Al wat verborgen en al wat zichtbaar is heb ik leren kennen. Want de wijsheid, de maakster van alles, heeft mij onderricht. In haar immers is een geest, die verstandig is, heilig, enig, veelzijdig, subtiel, beweeglijk, doordringend, smetteloos, helder, onkwetsbaar, bedacht op het goede, scherpzinnig, onweerstaanbaar, weldadig, menslievend, standvastig, onwankelbaar, onbekommerd, alles vermogend, alles overziende, alle geesten doordringend, hoe verstandig, zuiver en subtiel ze ook zijn. Want de wijsheid is beweeglijker dan alle beweging, zij doordringt en doortrekt alles door de kracht van haar zuiverheid. Want zij is de ademtocht van Gods kracht en de pure afstraling van de heerlijkheid van de Almachtige: daarom wordt ze niet aangetast door iets dat bezoedeld is. Zij is de afglans van het eeuwig licht. De onbeslagen spiegel van Gods werkzaamheid en het beeld van zijn goedheid. Hoewel ze één is, vermag ze alles; hoewel ze zichzelf blijft, vernieuwt zij alles, van geslacht tot geslacht treedt zij binnen in heilige zielen en maakt hen tot vrienden van God en tot profeten. (Wijsheid 7: 21-27) Denk bij dit gedicht over de eigen kracht van de goddelijke wijsheid aan het Johannesevangelie. Het Woord is vleesgeworden en de duisternis heeft het niet gegrepen. En Jezus, de vleesgeworden Wijsheid, noemt zijn leerlingen vrienden en zet zijn leven in voor zijn vrienden (Johannes 15:12vv). Hoe dan ook, de wijsheid wordt niet overmeesterd door het donker en de boosheid.

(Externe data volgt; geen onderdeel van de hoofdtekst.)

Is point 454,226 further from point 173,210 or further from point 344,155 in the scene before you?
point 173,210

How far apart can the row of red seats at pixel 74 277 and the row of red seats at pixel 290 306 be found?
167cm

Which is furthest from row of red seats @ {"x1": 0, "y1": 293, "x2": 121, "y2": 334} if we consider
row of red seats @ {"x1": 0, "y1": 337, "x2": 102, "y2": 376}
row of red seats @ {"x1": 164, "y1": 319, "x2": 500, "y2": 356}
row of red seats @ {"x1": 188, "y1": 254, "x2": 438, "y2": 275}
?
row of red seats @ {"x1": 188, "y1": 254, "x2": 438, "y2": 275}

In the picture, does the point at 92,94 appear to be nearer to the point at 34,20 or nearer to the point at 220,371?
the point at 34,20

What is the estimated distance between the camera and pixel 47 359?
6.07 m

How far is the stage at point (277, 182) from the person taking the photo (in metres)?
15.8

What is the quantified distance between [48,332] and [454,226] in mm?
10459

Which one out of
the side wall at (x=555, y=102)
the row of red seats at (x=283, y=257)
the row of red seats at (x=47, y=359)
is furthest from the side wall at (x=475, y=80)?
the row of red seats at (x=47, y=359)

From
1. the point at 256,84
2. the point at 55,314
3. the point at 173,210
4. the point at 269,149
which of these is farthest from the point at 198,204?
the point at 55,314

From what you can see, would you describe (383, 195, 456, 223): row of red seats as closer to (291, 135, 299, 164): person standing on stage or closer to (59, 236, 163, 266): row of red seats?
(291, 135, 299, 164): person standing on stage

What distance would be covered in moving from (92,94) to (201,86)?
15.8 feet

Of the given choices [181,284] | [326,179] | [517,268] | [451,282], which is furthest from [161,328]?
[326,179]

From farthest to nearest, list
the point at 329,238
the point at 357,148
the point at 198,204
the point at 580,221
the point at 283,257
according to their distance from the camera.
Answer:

4. Inzameling der gaven 21.
22.
23.
De inzameling der gaven is niet een pauzegebeuren, maar een teken en symbool van je beschikbaarheid aan Gods zaak van delen, zorg en aandacht. De Gever van wereld en leven verwacht geven. Ook al doe je maar twee eurocent in de collecte, je laat zien dat je principieel bereid bent iets van je tijd of geld of talent te offeren. (Zie ook Liedboek 364, over het offeren van geld en van gebeden). De inzameling, zo blijkt in de reacties, houdt verband met de maaltijd van de Heer. De diaconiecollecte staat centraal als teken van delen met mensen die het nodig hebben, als teken van de onvoorwaardelijke liefde van God voor wie door armoede of nood moeite heeft om het door God bedoelde bestaan vrij te begroeten en te vieren. Even wordt nog ingegaan op het drinken van een oordeel aan tafel. Paulus windt zich er over op dat de rijken de meegebrachte etenswaren al op hebben voordat de armen hebben kunnen komen. De armen mogen dan nog wel even delen in het liturgisch moment van het drinken van de beker van dankzegging na de maaltijd. (1 Korintiërs 11: 33 vv) Zo doen past beslist niet bij God als gever van leven en vergeving. Je voedt dan alleen je zelf en deelt niet , zo luidt het oordeel. Dit is er teken van dat ook de maaltijd van de Heer (‘De-ik-wil-met-u-eten-Heiland) een maaltijd is met enkele momenten die de maaltijd ritueel in Gods licht zetten: brood breken en delen en de wijn van het koninkrijk heffen en drinken als dankzegging. We kijken naar de kerstcollecte, ‘Geef Licht’, georganiseerd door Kerk in Actie. We bezien de manier waarop een wervend verhaaltje ons als potentiële gevers inschat.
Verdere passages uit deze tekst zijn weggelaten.